I learned a lot from the way Sharon moved. Rather than her theatrical movies (because she is acting) I prefer to watch her home videos. This is what I did in research for my series ICON. I looped about 2
hours of her silent home videos and projected them on a wall. I just watched her on the phone, talking, laughing and walking. This allowed me to read between the lines. The moments when she didn’t know the camera was on her, or she just forgot… those were the most interesting and beautiful. She was simply captivating. She seemed pure, innocent and radiant. Just as everybody has described her.

Other than that her wedding dress was pretty amazing. She got married in this cute little miniskirt of a wedding dress… that was pretty radical especially for the time. The only thing cooler I can imagine is if she was 8 and 1/2 months pregnant and in the miniskirt wedding dress. That is how I want my wedding to be. Sharon’s sister told me that Sharon used to wear leather straps around her ankles and big toes so people would think she was wearing sandals. This way she could go barefoot just about anywhere. She had her own style… and I respect that. She seemed to have a radical freedom of mind that others fear texplore…same with her husband Roman Polanski.

This is exactly what I've been discussing in this blog. Sharon Tate = Manson ? That needs to change!

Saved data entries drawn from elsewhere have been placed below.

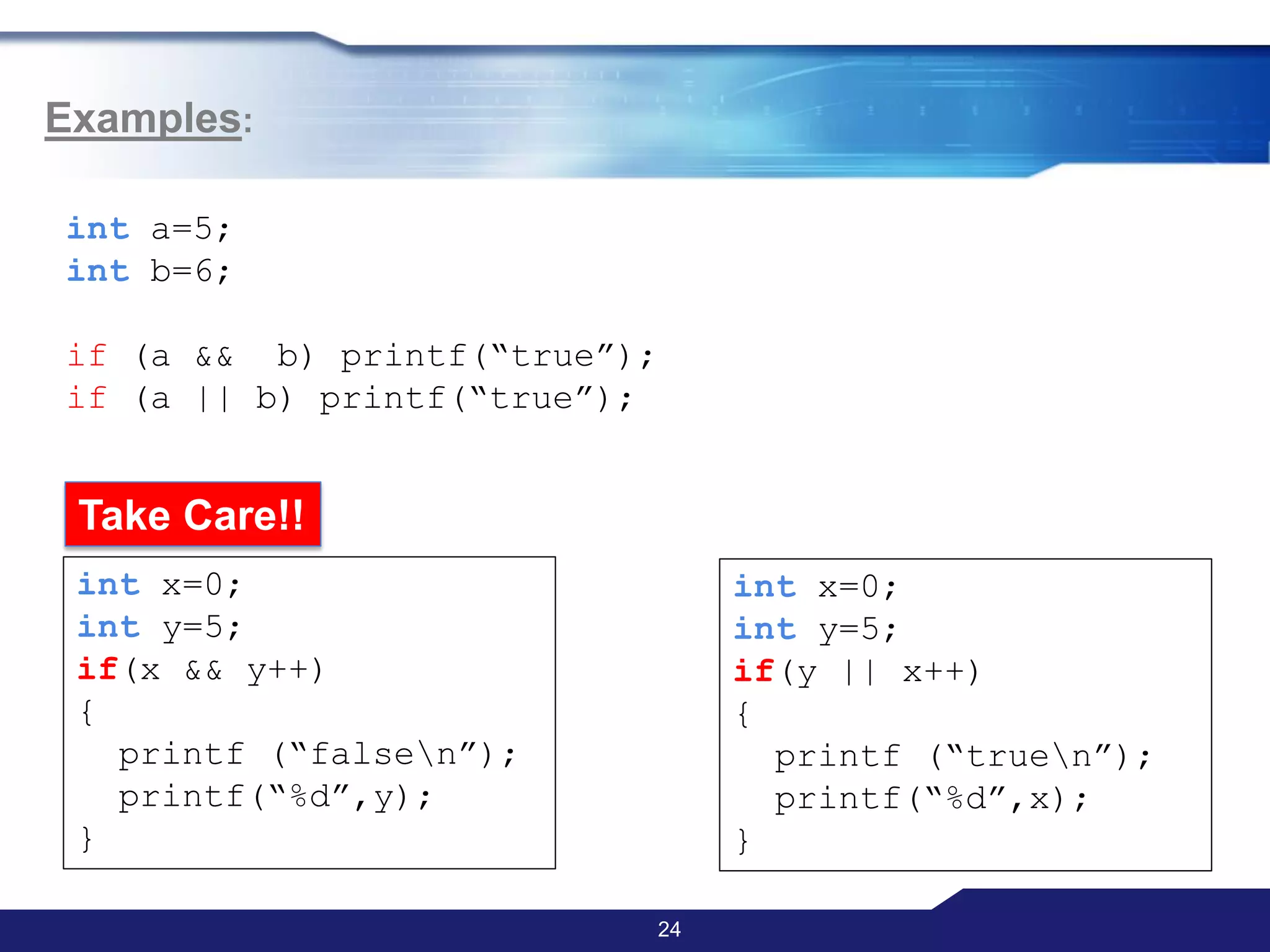 Examples:

int a=5;
int b=6;

if (a && b) printf(“true”);
if (a || b) printf(“true”);

Take Care!!

int x=0;
int y=5;
if(x && y++)
{
printf (“false\n”);
printf(“%d”,y);
}

int x=0;
int y=5;
if(y || x++)
{
printf (“true\n”);
printf(“%d”,x);
}

24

I read someone else's blog yesterday and I agree completely with dcornelius (from http://dcornelius-babylon.blogspot.com/2009/08/sharon-tate.html) :

Sharon Tate was a rising star in Hollywood. She was married to Roman Polanski, who she met when he directed her in The Fearless Vampire Killers. She was nominated for a Golden Globe for her role in Valley of the Dolls. She was a 60's symbol of beauty and sexuality. On 9 August 1969, forty years ago next Sunday, she, along with four other people - close friends who were at the house that night while Polanski was away in London - was murdered in her home by the followers of Charles Manson. She was stabbed sixteen times. She was eight and a half months pregnant. Her murder, I think, closed the 60's and brought us the 70's.

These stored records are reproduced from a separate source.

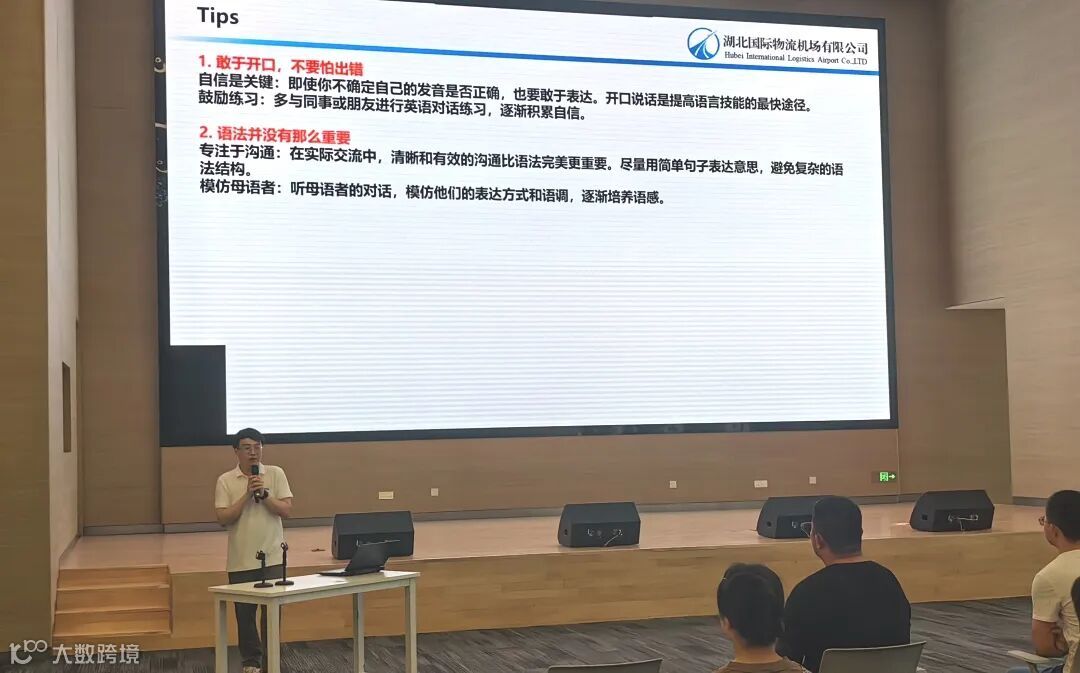 Tips

湖北国际物流机场有限公司
Hubei International Logistics Airport Co.,LTD

1. 敢于开口，不要怕出错
自信是关键：即使你不确定自己的发音是否正确，也要敢于表达。开口说话是提高语言技能的最快途径。
鼓励练习：多与同事或朋友进行英语对话练习，逐渐积累自信。

2. 语法并没有那么重要
专注于沟通：在实际交流中，清晰和有效的沟通比语法完美更重要。尽量用简单句子表达意思，避免复杂的语法结构。
模仿母语者：听母语者的对话，模仿他们的表达方式和语调，逐渐培养语感。

大数跨境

I tend to crawl through the internet, picking things up and poking at others, until something explodes in front of me and spiral through link after link until a full picture - sometimes wondrous, other times horrifying - rises up. I knew about the Tate and LaBianca killings and the Manson family's murderous rampage, of course. Who doesn't? But it was only recently, as I was researching a few things for a short story I am writing, that I followed an incredibily convoluted trail of links and the Sharon Tate story opened up to me, and then I spent the evening stunned almost to tears by what I was reading. She was pregnant. She was 26. She was gorgeous. She was lovely and loved. And they destroyed her.

I don't want to treat her as a symbol. I want to preserve her humanity. But if anyone's death symbolizes the senselessness and the injustices that so often torment this mortal shuffle, it may be Sharon Tate's.

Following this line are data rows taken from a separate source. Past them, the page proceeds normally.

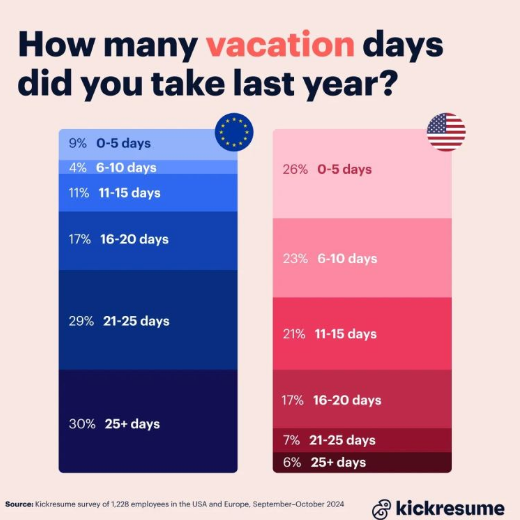 How many vacation days did you take last year?

9% 0-5 days
4% 6-10 days
11% 11-15 days
17% 16-20 days
29% 21-25 days
30% 25+ days

26% 0-5 days
23% 6-10 days
21% 11-15 days
17% 16-20 days
7% 21-25 days
6% 25+ days

Source: Kickresume survey of 1,228 employees in the USA and Europe, September–October 2024

kickresume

In these images she looks nearly immortal. There are crime scene and coroner's photographs on the internet. I found some of them. I won't post them or encourage finding them for yourself. Beauty can be destroyed - viciously, senselessly, and without mercy. It can be left broken. It is the task of the living to preserve the beautiful, however... not to shrink from evil but to stand against it. And so I stand and celebrate beauty.

That is the way I see it also. Lets celebrate Sharon as an Icon; of beauty, fashion, life, and love. I think that is the way she would want it.

1 comment:

  1. I've seen the crime scene photos and it's amazing but Sharon looks beautiful even in death!